This tool can be used to provide insights on what features from the selected layer are the most similar or dissimilar to the attributes belonging to another layer.
The Identify Similar Features tool can be selected by navigating the following path:
Tools > Vector Processing > Statistical Analysis > Identify Similar Features
Once this tool is selected, a window appears in which you can select the data layers and features required to run the tool.
You must select the layer to be used for the training data. The values in this layer are used as the training data for the machine learning model that determines the similarity between unique characteristics.
Once the first layer is chosen, you are redirected to the second pop-up box where the target layer must be selected. This is the layer from which matches are obtained.
For an input layer, you have three options to select the area that should be considered for the training data.
- Select By Query - This option redirects to Query Builder, where this tool is executed based on the output produced by the query created.
- Select By Graphics - This option gives you the choice to manually select the Features or area of Interest around which the operation should be applied.
- All Data - Uses the entire layer as input.
For more information about these options and how to implement them, see Data Selection Methods.
After the selection of the layers, you are directed to the window where the parameters required for the operation must be selected.

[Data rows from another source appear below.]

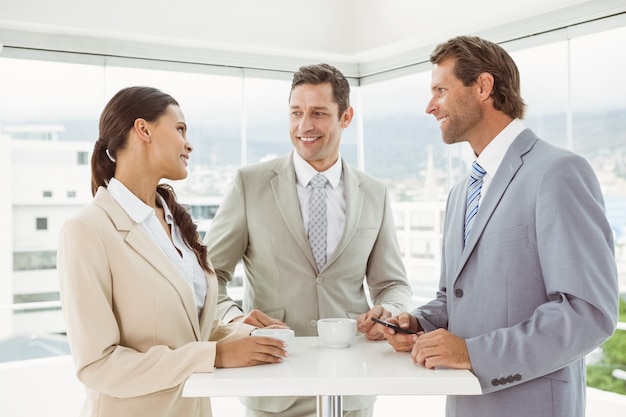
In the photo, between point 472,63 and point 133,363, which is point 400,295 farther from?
point 133,363

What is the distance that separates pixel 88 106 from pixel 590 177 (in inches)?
140

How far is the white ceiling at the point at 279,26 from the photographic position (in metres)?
3.75

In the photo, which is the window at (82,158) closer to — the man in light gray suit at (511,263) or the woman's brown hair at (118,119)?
the woman's brown hair at (118,119)

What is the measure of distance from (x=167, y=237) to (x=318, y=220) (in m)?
0.75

Match Method - The algorithm is used to measure similarity.
Attributes Values (by default option) - Based on sum of squared differences of standardized attribute values for each target feature.
Ranked Attribute Values - Based on sum of squared differences of attribute ranks for each target feature.

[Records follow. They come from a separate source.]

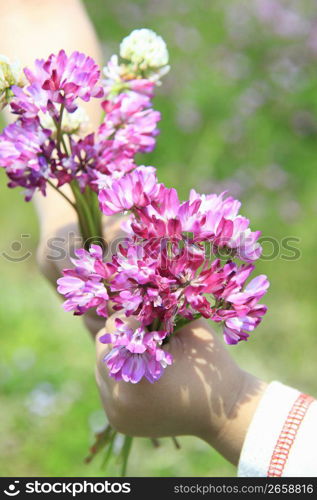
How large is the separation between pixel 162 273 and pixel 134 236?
→ 0.07 metres

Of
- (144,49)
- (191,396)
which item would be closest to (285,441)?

Attribute Profiles - Based on cosine similarity and finds similar relationships between standardized attribute values rather than their magnitudes.
Ranks of Target Features - Specify the total number of ranks based on which the output is sorted.
Select Attribute - Determines the attributes in which the features are similar. In this example, the output aims to produce all the areas in the training layer that are like the target layer based on the values of population, area, and number of households.
Best Match/Dissimilar - Determines if the output produced displays the most similar or dissimilar attributes.
The output produced displays the value of the attributes selected with their ranks in a table.
You can view the output after storing it. To save the output, you must enter the Output Layer Name and click on Save Data button. The saved output will be added as a new layer in the current map session, where you can apply styling as required. This output layer will also be available in 'My Data' section and can be used in any map session of interest.